Didn't they say "sunny and unseasonably warm"?

Most everything you read in monthly magazines has been written a couple months earlier; but dtown has a nice, comfortable “closing” date, and I don’t need to get this column in till mid-month. But stuck in the house once again after last night’s ice storm, listening to the sound of my husband chopping away at a trench for the fuel deliveryman – we are dangerously close to being Code Blue due to both of us overlooking the plummeting level in the sight glass – I thought I’d write this one today.

…Which is Groundhog Day. And by now, at 8:19 am, we know that Punxsatawney Phil did not see his shadow, which means that spring will arrive early. I certainly am hoping Phil’s prognosticating acumen is far more accurate than those weather predictors of the human ilk, who warned of 5 to 8 inches the other night – and we woke to 20. My grandmother used to say, “If you want to know the weather, stick your head out the window.”
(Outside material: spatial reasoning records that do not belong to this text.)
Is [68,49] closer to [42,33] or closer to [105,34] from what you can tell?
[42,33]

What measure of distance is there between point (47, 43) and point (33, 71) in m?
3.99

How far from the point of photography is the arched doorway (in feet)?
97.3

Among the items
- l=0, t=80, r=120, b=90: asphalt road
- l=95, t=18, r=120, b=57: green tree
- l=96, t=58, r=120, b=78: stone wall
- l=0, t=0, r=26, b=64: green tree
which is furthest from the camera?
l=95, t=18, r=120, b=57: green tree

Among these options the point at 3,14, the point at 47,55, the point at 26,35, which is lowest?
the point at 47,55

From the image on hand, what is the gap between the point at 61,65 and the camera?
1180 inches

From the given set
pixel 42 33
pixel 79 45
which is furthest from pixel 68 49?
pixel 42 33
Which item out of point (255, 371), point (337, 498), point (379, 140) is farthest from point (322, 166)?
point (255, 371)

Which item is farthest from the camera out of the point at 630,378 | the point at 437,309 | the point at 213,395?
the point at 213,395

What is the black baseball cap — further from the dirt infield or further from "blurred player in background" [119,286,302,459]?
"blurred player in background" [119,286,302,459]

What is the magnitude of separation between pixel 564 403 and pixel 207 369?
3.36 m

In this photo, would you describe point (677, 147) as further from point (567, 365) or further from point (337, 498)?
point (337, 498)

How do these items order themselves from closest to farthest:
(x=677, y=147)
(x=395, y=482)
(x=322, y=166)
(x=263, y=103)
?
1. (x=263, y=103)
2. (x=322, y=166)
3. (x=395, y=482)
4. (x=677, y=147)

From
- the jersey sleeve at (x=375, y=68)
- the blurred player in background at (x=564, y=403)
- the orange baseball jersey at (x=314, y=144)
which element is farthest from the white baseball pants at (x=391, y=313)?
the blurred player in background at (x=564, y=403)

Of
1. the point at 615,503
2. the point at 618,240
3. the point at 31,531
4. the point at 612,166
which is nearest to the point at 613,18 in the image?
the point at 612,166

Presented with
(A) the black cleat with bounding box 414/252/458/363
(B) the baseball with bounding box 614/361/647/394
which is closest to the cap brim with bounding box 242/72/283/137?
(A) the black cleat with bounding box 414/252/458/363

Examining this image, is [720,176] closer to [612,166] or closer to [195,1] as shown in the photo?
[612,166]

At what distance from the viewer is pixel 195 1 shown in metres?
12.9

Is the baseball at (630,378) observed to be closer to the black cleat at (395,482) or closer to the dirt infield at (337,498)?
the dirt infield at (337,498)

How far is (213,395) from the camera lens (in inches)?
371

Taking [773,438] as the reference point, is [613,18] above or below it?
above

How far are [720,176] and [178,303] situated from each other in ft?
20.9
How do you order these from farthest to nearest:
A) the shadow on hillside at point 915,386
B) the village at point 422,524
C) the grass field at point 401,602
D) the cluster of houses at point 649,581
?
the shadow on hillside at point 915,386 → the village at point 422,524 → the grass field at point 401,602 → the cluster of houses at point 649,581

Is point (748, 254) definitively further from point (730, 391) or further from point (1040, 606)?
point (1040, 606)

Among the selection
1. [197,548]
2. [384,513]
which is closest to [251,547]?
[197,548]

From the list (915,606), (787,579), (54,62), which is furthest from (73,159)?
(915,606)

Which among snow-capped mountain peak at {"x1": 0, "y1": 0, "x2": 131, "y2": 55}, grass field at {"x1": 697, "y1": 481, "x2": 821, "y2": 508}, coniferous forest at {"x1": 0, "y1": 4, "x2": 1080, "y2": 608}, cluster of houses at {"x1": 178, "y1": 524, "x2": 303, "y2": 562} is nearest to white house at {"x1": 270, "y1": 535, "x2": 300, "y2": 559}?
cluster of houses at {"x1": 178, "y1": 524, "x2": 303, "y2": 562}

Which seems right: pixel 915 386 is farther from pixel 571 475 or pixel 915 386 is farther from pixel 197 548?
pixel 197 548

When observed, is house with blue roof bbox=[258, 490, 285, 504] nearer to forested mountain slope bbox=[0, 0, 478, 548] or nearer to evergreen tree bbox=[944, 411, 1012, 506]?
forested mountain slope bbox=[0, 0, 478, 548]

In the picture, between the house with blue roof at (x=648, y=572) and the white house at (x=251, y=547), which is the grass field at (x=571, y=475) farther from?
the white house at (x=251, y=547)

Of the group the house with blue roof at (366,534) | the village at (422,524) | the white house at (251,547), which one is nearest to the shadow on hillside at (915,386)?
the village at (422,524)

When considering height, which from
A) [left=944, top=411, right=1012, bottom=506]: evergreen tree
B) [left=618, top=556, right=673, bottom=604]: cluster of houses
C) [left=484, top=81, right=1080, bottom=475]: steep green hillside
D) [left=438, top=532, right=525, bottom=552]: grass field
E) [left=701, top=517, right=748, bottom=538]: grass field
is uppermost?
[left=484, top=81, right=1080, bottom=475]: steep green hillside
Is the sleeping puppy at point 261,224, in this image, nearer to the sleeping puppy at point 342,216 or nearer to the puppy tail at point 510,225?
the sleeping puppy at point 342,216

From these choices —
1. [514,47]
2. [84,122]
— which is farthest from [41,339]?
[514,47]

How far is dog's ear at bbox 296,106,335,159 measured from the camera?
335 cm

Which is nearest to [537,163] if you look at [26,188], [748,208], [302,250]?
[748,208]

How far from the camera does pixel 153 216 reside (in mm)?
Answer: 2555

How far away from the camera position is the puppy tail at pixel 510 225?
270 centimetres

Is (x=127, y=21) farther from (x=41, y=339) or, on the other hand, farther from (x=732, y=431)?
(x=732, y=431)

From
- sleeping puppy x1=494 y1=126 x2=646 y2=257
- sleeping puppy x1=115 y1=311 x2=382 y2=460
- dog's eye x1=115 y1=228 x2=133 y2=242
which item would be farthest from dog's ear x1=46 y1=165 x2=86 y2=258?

When I lived in New York City, one of our local stations – and if memory serves, it was NBC Channel 4 with their Live Doppler Radar – ran tickers at the bottom of the screen with moment-by-moment updates as to when a storm would hit your street. The Cloisters – 7:05………..…Broadway and 125th St. – 7:09……………309 East 89th St., 1B (the apartment in the back) – 7:11. To check, I would stick my head out the window.

You probably didn’t realize this, but the weather report is the number-one reason people tune in to the news, and it’s always on at the end. Oh, they may tease you earlier with, “When we come back, more on the Apocalyptic Tsunami heading our way,” but that’s just to keep you on the couch during the commercials for which advertisers are paying lots of money.

Weather forecasting is like furniture delivery: They tell their customers about when they’ll be there, but no one really expects them to keep their word. And still we tip them, further rewarding poor service. I recall the Blizzard of ’96, which dumped more than two feet on Manhattan. One of the local tabloids did a tale-of-the-tape on the city’s top TV celebrity forecasters. Below their glamorous and debonair headshots the paper had printed their way-into-the-six-figure salaries, followed by their percentages of accuracy so far that season. Let me just say that in my next life, I want to be a celebrity TV weathercaster. You get a wardrobe allowance, great seats at posh restaurants without a reservation – and you don’t have to be particularly reliable at your job.

I hear our snowblower gurgling through the slush. May this column find you wearing a nice cotton sweatshirt, nursing a cappuccino outside Saxbys.